Une fois n’est pas coutume, j’ai lu un lauréat de prix littéraire. Il faut dire que l’un de nos collègues bibliothécaires nous l’avait chaudement recommandé avant sa consécration.

   « Quelque part en Afghanistan ou ailleurs », une femme est seule au chevet de son mari blessé d’une balle dans la nuque. Il est inconscient, elle subvient à tous ses besoins. Elle lui parle aussi, comme elle n’a jamais pu le faire auparavant.

   Le texte est rythmé par la psalmodie des prières, par les respirations du malade.
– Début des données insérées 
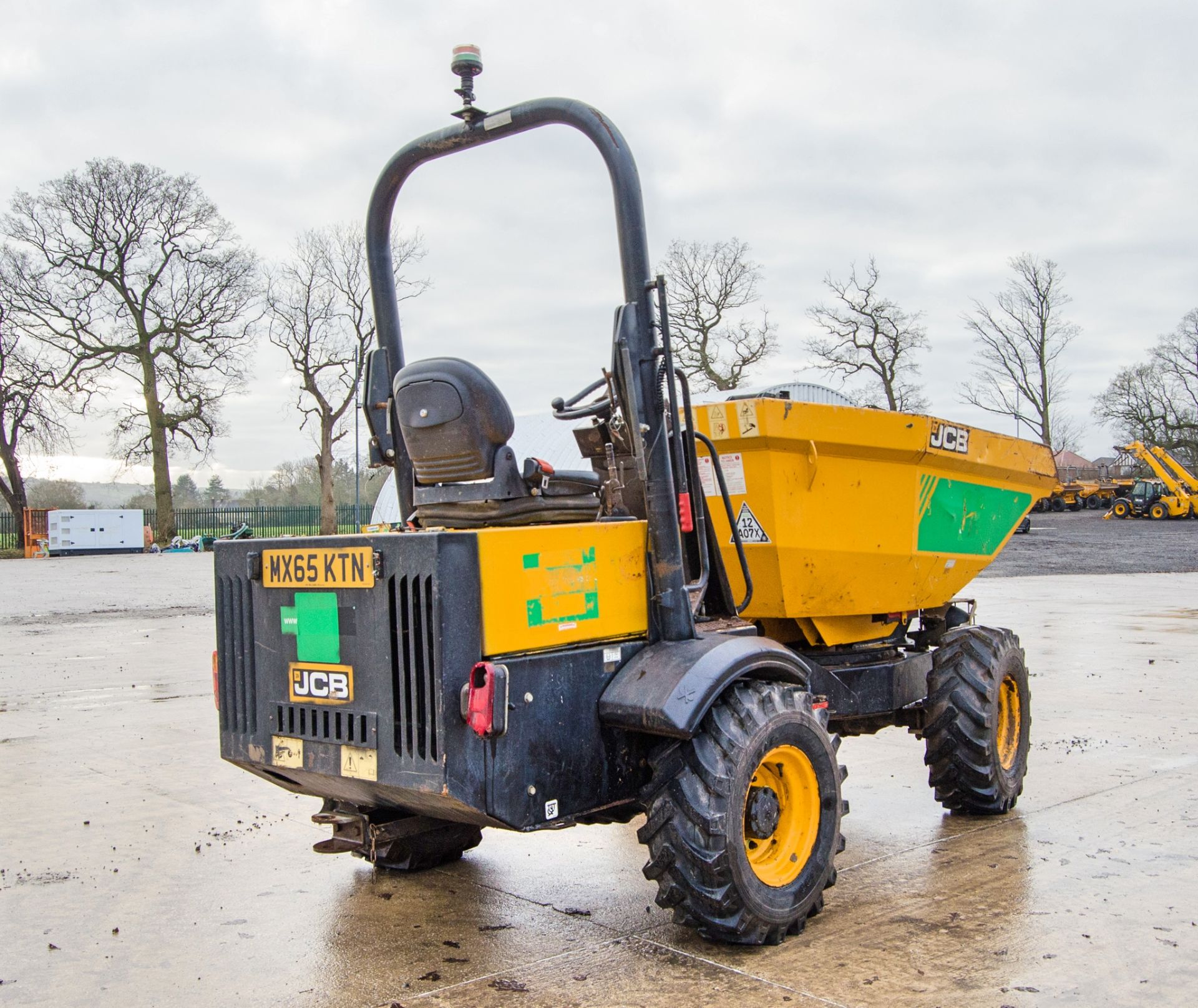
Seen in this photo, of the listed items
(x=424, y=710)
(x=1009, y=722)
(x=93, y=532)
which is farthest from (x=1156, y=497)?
(x=424, y=710)

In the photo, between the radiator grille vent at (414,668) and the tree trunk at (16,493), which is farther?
the tree trunk at (16,493)

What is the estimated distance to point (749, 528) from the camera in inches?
191

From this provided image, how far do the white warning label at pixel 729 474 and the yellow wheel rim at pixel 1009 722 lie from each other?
6.35ft

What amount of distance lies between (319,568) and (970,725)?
3128mm

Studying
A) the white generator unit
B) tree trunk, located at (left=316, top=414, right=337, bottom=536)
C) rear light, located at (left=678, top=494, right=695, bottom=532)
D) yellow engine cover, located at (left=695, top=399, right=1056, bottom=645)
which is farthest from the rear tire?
the white generator unit

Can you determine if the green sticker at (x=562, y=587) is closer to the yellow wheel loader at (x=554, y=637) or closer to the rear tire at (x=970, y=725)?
the yellow wheel loader at (x=554, y=637)

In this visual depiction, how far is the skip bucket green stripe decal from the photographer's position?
548cm

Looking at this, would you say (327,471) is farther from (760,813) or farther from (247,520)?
(760,813)

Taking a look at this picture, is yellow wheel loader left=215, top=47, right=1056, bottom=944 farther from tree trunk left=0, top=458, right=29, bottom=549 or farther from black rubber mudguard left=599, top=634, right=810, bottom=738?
tree trunk left=0, top=458, right=29, bottom=549

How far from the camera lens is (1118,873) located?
15.3 ft

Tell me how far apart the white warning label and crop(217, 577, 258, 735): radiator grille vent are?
186 cm

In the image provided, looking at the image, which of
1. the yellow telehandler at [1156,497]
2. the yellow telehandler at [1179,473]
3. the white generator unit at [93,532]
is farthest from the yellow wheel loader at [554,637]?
the yellow telehandler at [1179,473]

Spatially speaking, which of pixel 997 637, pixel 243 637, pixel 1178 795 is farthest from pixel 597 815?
pixel 1178 795

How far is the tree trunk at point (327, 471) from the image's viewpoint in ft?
117
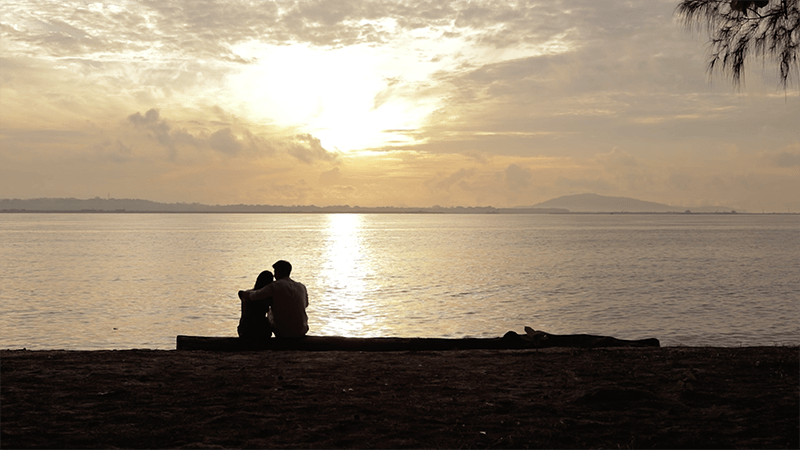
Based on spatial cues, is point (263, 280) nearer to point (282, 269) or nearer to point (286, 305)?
point (282, 269)

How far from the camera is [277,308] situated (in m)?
12.2

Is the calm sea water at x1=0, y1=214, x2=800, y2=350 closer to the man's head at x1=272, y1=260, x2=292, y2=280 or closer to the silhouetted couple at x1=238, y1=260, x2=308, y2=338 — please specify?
the silhouetted couple at x1=238, y1=260, x2=308, y2=338

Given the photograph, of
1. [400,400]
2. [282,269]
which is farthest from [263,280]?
[400,400]

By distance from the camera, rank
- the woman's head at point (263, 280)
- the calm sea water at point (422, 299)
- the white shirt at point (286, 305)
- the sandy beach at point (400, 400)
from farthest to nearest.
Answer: the calm sea water at point (422, 299) < the woman's head at point (263, 280) < the white shirt at point (286, 305) < the sandy beach at point (400, 400)

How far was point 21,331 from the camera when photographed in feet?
92.3

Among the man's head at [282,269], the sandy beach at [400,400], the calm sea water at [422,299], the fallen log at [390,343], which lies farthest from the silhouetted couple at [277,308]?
the calm sea water at [422,299]

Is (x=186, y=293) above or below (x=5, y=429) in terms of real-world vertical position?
below

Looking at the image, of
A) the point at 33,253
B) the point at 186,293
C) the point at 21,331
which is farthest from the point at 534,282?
the point at 33,253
Les soins apportés au corps inerte ponctuent également le récit. Très vite, le lecteur est happé par cette monotonie des paroles et de l’action. Puis, peu à peu, la parole de la femme se délie complètement. Au départ, vindicative et menaçante envers ce mari qui l’oblige à rester dans un endroit dangereux, elle se révèle presque amoureuse et se confie, comme à une amie intime, et surtout comme à sa « pierre de patience ». Apparaissent alors toute la violence que subit cette épouse mais aussi la misère affective des rapports entre hommes et femmes.
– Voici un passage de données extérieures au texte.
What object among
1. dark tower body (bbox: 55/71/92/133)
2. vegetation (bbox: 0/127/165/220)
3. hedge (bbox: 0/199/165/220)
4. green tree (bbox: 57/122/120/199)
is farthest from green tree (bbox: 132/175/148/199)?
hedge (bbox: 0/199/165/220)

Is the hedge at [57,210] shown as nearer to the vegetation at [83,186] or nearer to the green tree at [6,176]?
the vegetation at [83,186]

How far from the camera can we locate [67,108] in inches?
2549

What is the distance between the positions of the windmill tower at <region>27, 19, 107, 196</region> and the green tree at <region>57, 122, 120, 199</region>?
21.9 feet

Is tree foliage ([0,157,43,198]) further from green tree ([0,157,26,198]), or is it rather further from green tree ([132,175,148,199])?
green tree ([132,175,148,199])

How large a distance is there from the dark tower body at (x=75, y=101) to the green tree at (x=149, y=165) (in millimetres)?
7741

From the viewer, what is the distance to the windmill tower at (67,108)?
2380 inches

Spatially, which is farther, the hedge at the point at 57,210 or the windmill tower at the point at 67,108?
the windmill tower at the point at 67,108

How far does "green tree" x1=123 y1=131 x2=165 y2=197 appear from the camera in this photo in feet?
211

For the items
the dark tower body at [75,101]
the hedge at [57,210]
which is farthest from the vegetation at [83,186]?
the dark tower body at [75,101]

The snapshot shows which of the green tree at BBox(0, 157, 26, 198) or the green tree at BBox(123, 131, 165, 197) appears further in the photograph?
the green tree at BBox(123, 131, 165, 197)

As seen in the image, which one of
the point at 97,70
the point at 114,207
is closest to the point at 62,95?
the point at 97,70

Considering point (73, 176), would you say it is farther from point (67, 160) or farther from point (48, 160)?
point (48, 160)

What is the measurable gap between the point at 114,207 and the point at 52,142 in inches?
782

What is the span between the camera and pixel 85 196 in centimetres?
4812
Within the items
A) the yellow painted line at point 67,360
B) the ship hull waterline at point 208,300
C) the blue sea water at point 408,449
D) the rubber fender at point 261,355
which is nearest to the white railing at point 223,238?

   Ces malheurs humains trouvent un écho dans  la description allusive de la ville: elle semble désertée et dévastée, réduite à un champ de ruines. Rahimi porte un regard très noir, qui semble sans espoir, sur la condition féminine soumise à un régime intégriste. Les hommes, bien que souvent bourreaux, peuvent aussi être vus comme des victimes aliénées par l’idéologie.
   
Je reconnais un intérêt réel à ce texte, tant au niveau du style que du sujet mais je dois reconnaître que Syngué Sabour ne m’a pas touchée autant que je m’y attendais. Un avis mitigé pour moi mais Chiffonnette l'a beaucoup aimé tout comme de nombreux lecteurs de la blogosphère. Cathe  l'a bien aimé mais a préféré Terre et cendres.

Atiq Rahimi, Syngué sabour, Pierre de patience, POL, 2008. 154 p., 15€.